= Fragmento citado =
○ ○ ○ ○ ○ ○ ○

La faena del 28 de mayo tuvo rotundidad, quizá no exenta de momentos más livianos, pero el inicio fue orteguiano ¡qué ayudados por bajo!, ¡cómo acompañaba el gesto corporal al pase!, y luego se fue desarrollando con la templanza, la colocación —perfecta en las fases finales—, los detalles estéticos que nos recordaron al clasicismo de la edad áurea, o incluso a su llorado Pepín Martín Vázquez. Estéticamente Morante no para —quizá no de innovar, porque es difícil hacerlo tras tres siglos de arte— de recuperar en escena gestos y modos de otros tiempos: las verónicas rematadas por la hombrera, los kikirikís gallistas, los andares y ayudados orteguistas o bienvenidistas, la naturalidad de Pepín teñida siempre de alegría… Todo, en fin, nos recuerda que la tauromaquia es eterna. Todo, aunque estudiado, sucede dentro de un entorno de perfecta naturalidad; no hay detalle forzado; el molinete obligado por la arrancada del toro, belmontiano también, es la lógica de la razón y de la lidia; era lo que había que hacer y flota en el albero como algo intrínseco al momento, con la sencillez de quien sabe que eso es lo que ha de venir en ese instante preciso. ¡Qué capacidad de creación!

○ ○ ○ ○ ○ ○ ○

= Líneas de datos =
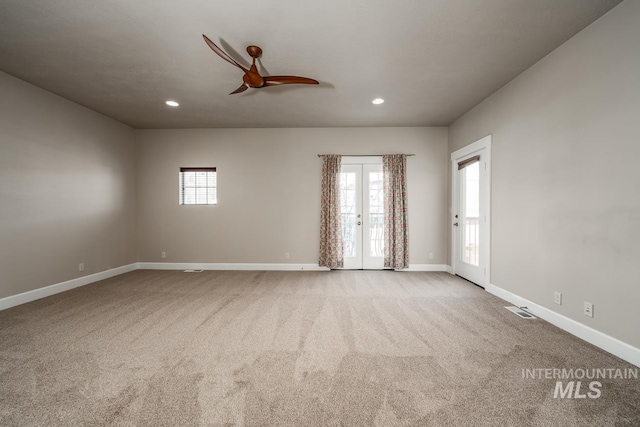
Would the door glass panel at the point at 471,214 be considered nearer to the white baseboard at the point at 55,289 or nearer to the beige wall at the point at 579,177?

○ ○ ○ ○ ○ ○ ○

= Ejercicios =
- 1) Responde, según el fragmento sobre la faena de Morante:
(a) ¿En qué fecha tuvo lugar la faena?
(b) ¿Qué obligó al molinete?
(c) ¿Cómo fue la colocación en las fases finales?
- 2) Prosigue el fragmento sobre la faena de Morante a partir de la exclamación final.
El listado constituye material independiente del fragmento.

= Respuestas por ejercicio =
- 1)
(a) El 28 de mayo.
(b) La arrancada del toro.
(c) Perfecta.

- 2)
El público de hoy no está preparado para esto; lo está para los naturales y derechazos sin fin, para los giros en la cara alternando de pitón, para los cambiados por la espalda en los medios, arrucinas, pedresinas y otras lamentables «-inas» propias del destoreo contemporáneo, para los saltos de la rana, incluso. Nadie le ha explicado estas cosas ni sabe apreciar lo bueno de ellas, de recuperar una estética pretérita. Vive en el limbo taurómaco de la cantidad y poca calidad. Tan acostumbrados están al plástico de las botellas de agua, que un búcaro no les dice nada y lo desprecian por arcaico. ¡Qué lástima! Nadie les ha explicado, a través de la imagen parlante televisiva, que lo importante es sólo lo realizado en veinte muletazos, cuando el toro conserva —en términos hoy fuera de uso— sus pies y sus facultades (Marcial Lalanda dixit), y no cuando tras mil lances atontadores el toro se encuentra ya mareado y exhausto —y aunque las palabras sean mías, el comentario es de José Bergamín—. Morante es un estudioso de la tauromaquia, y lo reconoce para escándalo de los que se acercan al espectáculo, con el paupérrimo bagaje intelectual de ver la televisión. ¡Un estudioso!, ¡Dios mío, qué petardo!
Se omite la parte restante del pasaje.